Gallant has no particular use for Canada, and vice versa. Her first books of stories were only made available stateside, thanks in part to the author making no effort to court a Canadian publisher. There's something unique in her voice that feels entirely un-Canadian. It's her permeating sense of irony that proceeds from an almost molecular level. And its her withering ridicule of many of her characters. This is almost always a definite no-no. Authors must always like their characters. How else are we to know that they are nice, amicable, totally easy-going and kind-hearted souls just like us? Eh?

All this scorn and irony and contempt, this un-Canadianness, this unlikeability, is exactly what makes Gallant likeable. I talked about that tension between compassion and derision a couple of weeks back, looking at the work of Michel Tremblay. Gallant strikes a similar tone. Her humour is meaner. But it's also very funny and very sad, often showing how humour (even in the form of penetrating contempt) finds a home in sorrow and melancholy. This is honest. This is "like-lifeness."

Gallant's biting humour comes to bear most fully on her Montreal stories, the best of which were collected in a 2004 edition edited by Russell Banks, titled – what else? – Montreal Stories. They orbit around Montreal, and reflect Gallant's expat sensibility. It's "wet, dark, stormy," worlds away from more contemporary estimations that regard it as "European" because some streets have cobblestones and you can drink an hour later than you can in Toronto (or, as of late, four hours later, provided you're game for drinking on some of the city's lousiest streets).

In one story, Gallant describes a small Quebec town in a way that can't help but pass for an estimation of Canada writ large: "There was no core to the place except a huddle of stores around the French church." Elsewhere, characters are either drawn back to Montreal or called away – as in The End of the World, which sees its narrator reluctantly pitched across the pond to France to reconcile with his estranged, and dying, dad. Through the eyes of her narrator, Gallant views rural France not as kindly or quaint, but a berg of backwater suspiciousness, where nurses resort to sterilizing water in saucepans.
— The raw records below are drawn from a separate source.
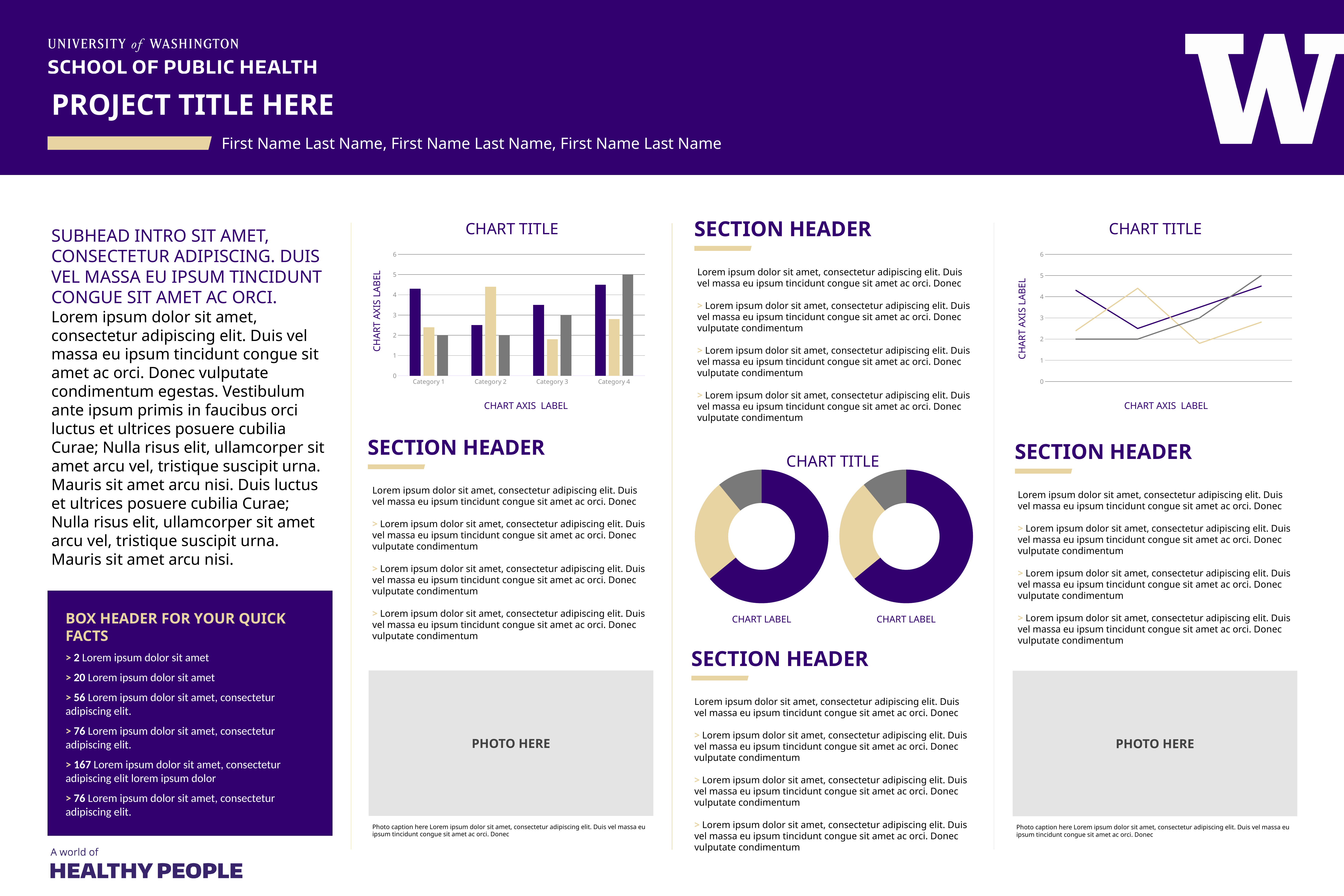
What kind of charts are the two charts labelled 'CHART LABEL' in the middle-right column? donut charts In the bar chart with Category 1 to Category 4, which category has the tallest gray bar? Category 4 What kind of chart is the chart in the top of the middle-left column, titled 'CHART TITLE' with Category 1 to Category 4? bar chart In the bar chart with Category 1 to Category 4, is the value of the tan bar for Category 3 greater or less than 2? less In the bar chart with Category 1 to Category 4, is the value of the purple bar for Category 1 greater or less than 4? greater In the line chart at the top of the right-hand column, how many lines are plotted? 3 What kind of chart is the chart at the top of the right-hand column, titled 'CHART TITLE'? line chart In the bar chart with Category 1 to Category 4, what is the highest value shown on the vertical axis? 6 In the bar chart with Category 1 to Category 4, how many categories are shown on the x axis? 4 In the bar chart with Category 1 to Category 4, which category has the tallest tan bar? Category 2 In the bar chart with Category 1 to Category 4, which is larger for Category 2: the purple bar or the tan bar? the tan bar In the bar chart with Category 1 to Category 4, is the value of the gray bar for Category 4 greater or less than 4? greater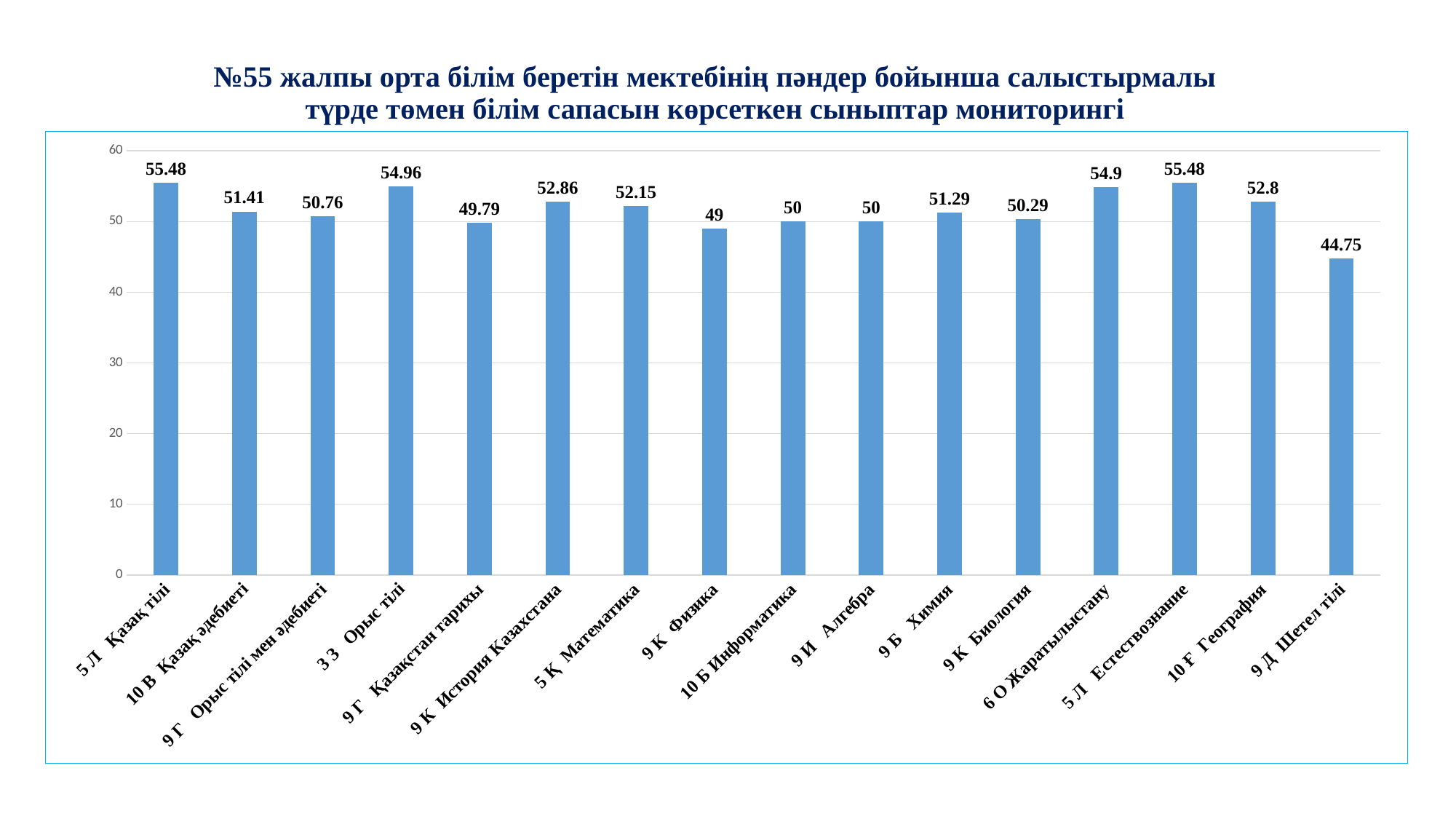
What is the value for 6 О Жаратылыстану? 54.9 Which category has the lowest value in the chart? 9 Д Шетел тілі Which is larger, the value for 10 В Қазақ әдебиеті or the value for 10 Г География? 10 Ғ География What is the value for 9 К Физика? 49 How many categories (classes/subjects) are plotted in the chart? 16 What is the value for 9 Д Шетел тілі? 44.75 What is the difference between the values for 9 К История Казахстана and 9 Г Қазақстан тарихы? 3.07 What is the value for 9 К Биология? 50.29 Is the value for 9 Д Шетел тілі greater or less than 50? less What is the value for 3 З Орыс тілі? 54.96 What is the difference between the values for 5 Л Қазақ тілі and 9 Д Шетел тілі? 10.73 What kind of chart is shown on the slide? bar chart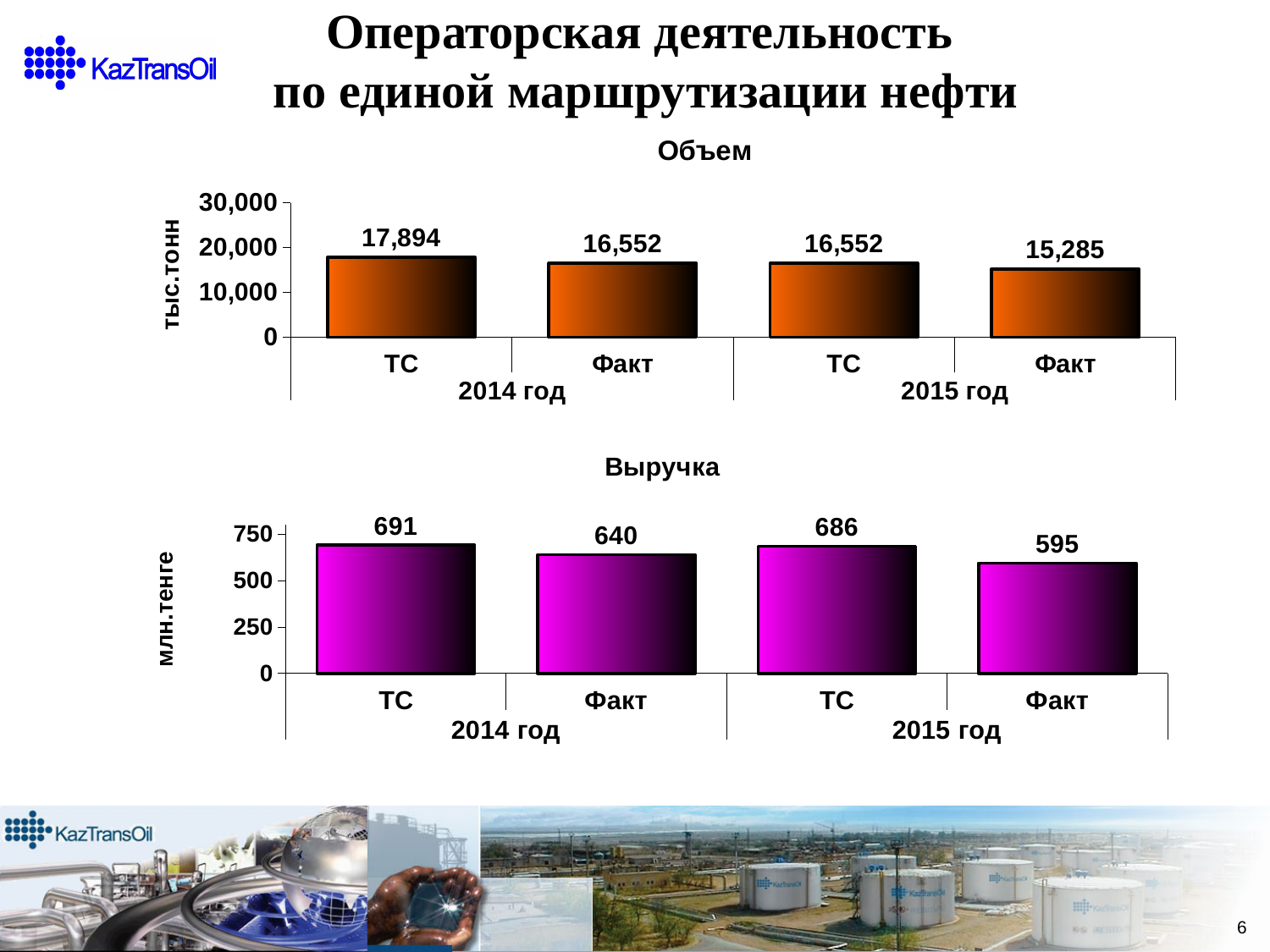
In the 'Объем' chart, what is the value for Факт in 2015 год? 15,285 In the 'Объем' chart, is the value for Факт in 2015 год greater or less than 20,000? less In the 'Выручка' chart, which bar has the lowest value? Факт 2015 год In the 'Выручка' chart, what is the value for ТС in 2015 год? 686 In the 'Объем' chart, which bar has the highest value? ТС 2014 год In the 'Объем' chart, what is the value for ТС in 2014 год? 17,894 In the 'Выручка' chart, which is larger: Факт in 2014 год or Факт in 2015 год? Факт in 2014 год What type of chart is the 'Выручка' chart? bar chart In the 'Объем' chart, how many bars are plotted? 4 What unit is shown on the y-axis of the 'Объем' chart? тыс.тонн In the 'Выручка' chart, what is the difference between ТС and Факт for 2015 год? 91 In the 'Объем' chart, what is the difference between ТС and Факт for 2014 год? 1,342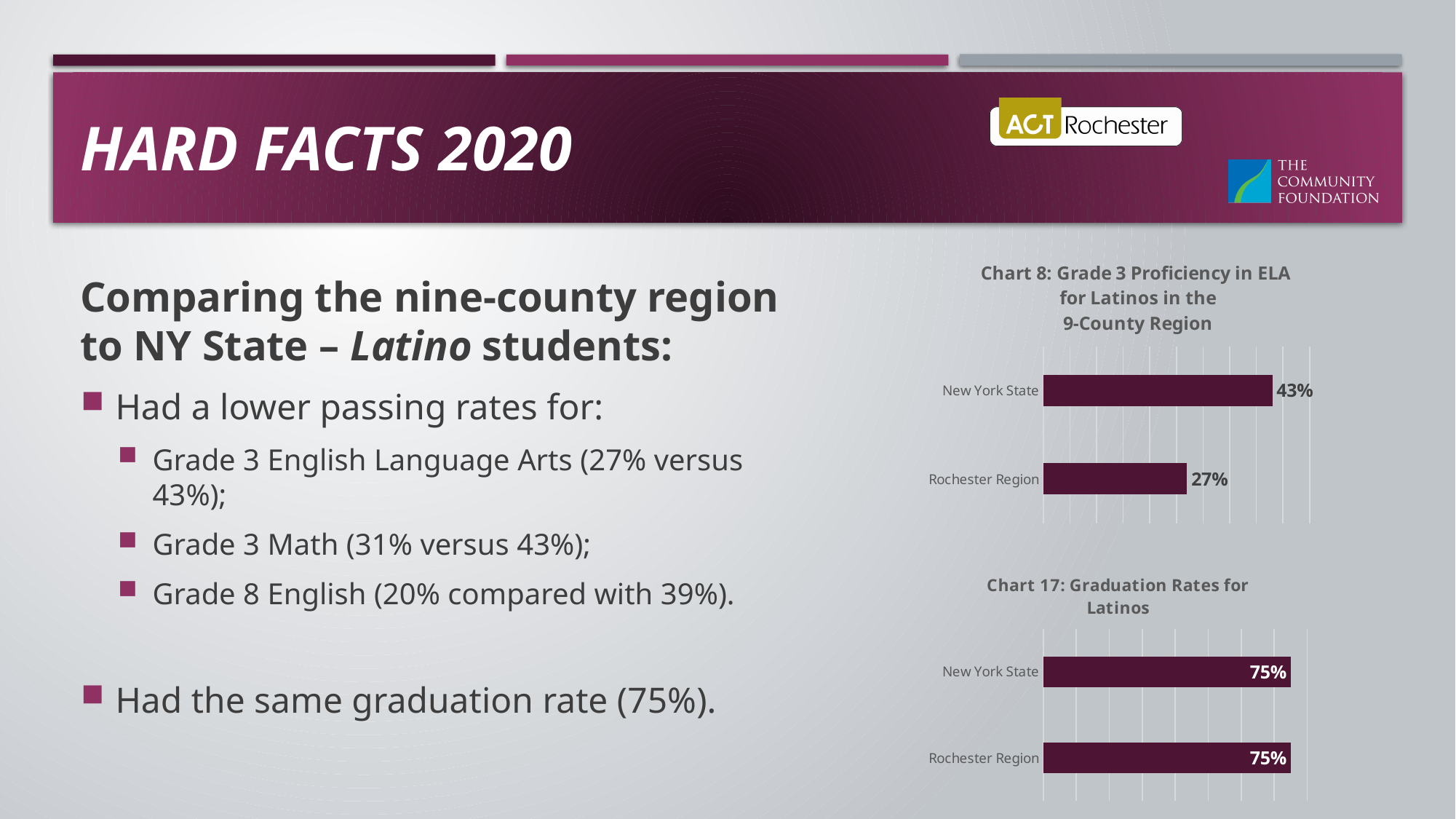
In Chart 8: Grade 3 Proficiency in ELA for Latinos in the 9-County Region, which is larger, the value for New York State or for Rochester Region? New York State What kind of chart is Chart 8: Grade 3 Proficiency in ELA for Latinos in the 9-County Region? Bar chart In Chart 8: Grade 3 Proficiency in ELA for Latinos in the 9-County Region, what is the value for New York State? 43% In Chart 8: Grade 3 Proficiency in ELA for Latinos in the 9-County Region, what is the difference between the New York State and Rochester Region values? 16% How many categories are shown in Chart 8: Grade 3 Proficiency in ELA for Latinos in the 9-County Region? 2 In Chart 17: Graduation Rates for Latinos, what is the value for Rochester Region? 75% What is the title of the lower chart on the slide? Chart 17: Graduation Rates for Latinos In Chart 8: Grade 3 Proficiency in ELA for Latinos in the 9-County Region, what is the value for Rochester Region? 27% In Chart 17: Graduation Rates for Latinos, what is the difference between the New York State and Rochester Region values? 0% In Chart 8: Grade 3 Proficiency in ELA for Latinos in the 9-County Region, which category has the lowest value? Rochester Region In Chart 17: Graduation Rates for Latinos, what is the value for New York State? 75% In Chart 8: Grade 3 Proficiency in ELA for Latinos in the 9-County Region, which category has the highest value? New York State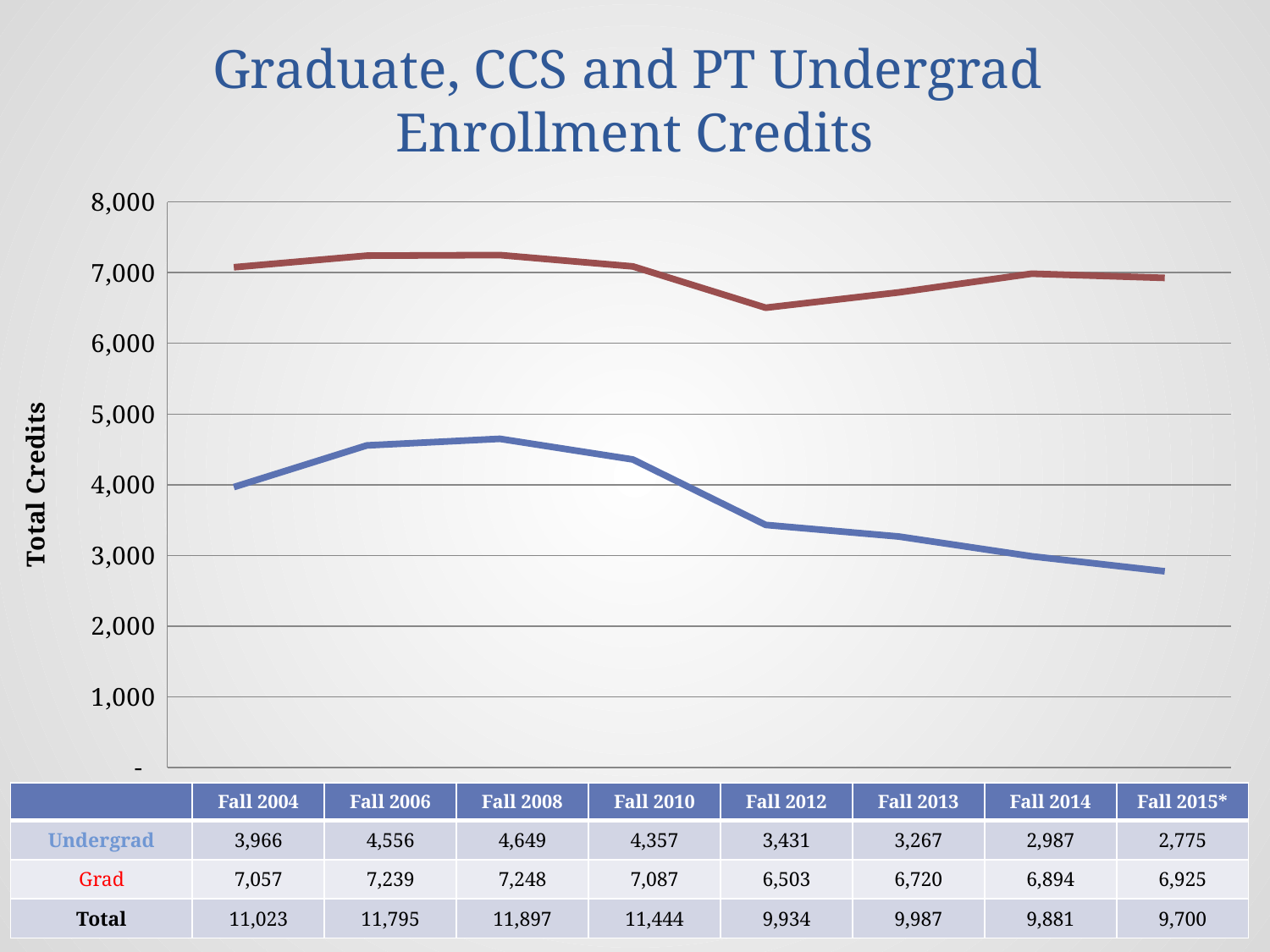
How many terms are plotted on the x axis? 8 Does the Undergrad line rise or fall from Fall 2008 to Fall 2015*? fall Is the Grad value for Fall 2013 greater or less than 7,000? less What kind of chart is shown on the slide? line chart In which term is the Undergrad value highest? Fall 2008 What is the difference between the Grad and Undergrad values in Fall 2004? 3,091 How many data series are plotted as lines in the chart? 2 What is the Total for Fall 2015*? 9,700 Which is larger, the Undergrad value for Fall 2006 or for Fall 2014? Fall 2006 What is the Grad value for Fall 2012? 6,503 In which term is the Grad value lowest? Fall 2012 What is the Undergrad value for Fall 2008? 4,649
Gallant's humour is most pointed in passages where she engages with Canada directly. In Between Zero and One, she calls out mid-century Canadian broadcasting as "flatly optimistic, read out in the detached nasal voices de rigueur for the CBC." If there's one turn of phrase that defines her contempt for Canada, it'd be "flatly optimistic." Can you think of two words that better describe Peter Mansbridge's assured, cocky, technical smile? (You can't. It's not a dare.)

Gallant is funny not only because she chucks out lines like this like it's no big deal, but because in doing so, she proves herself totally bored by the issues of Canadian identity that our literature is so obsessed with. She's Canadian by birth only. And if push came to shove, I bet a lot of us would have to say the same.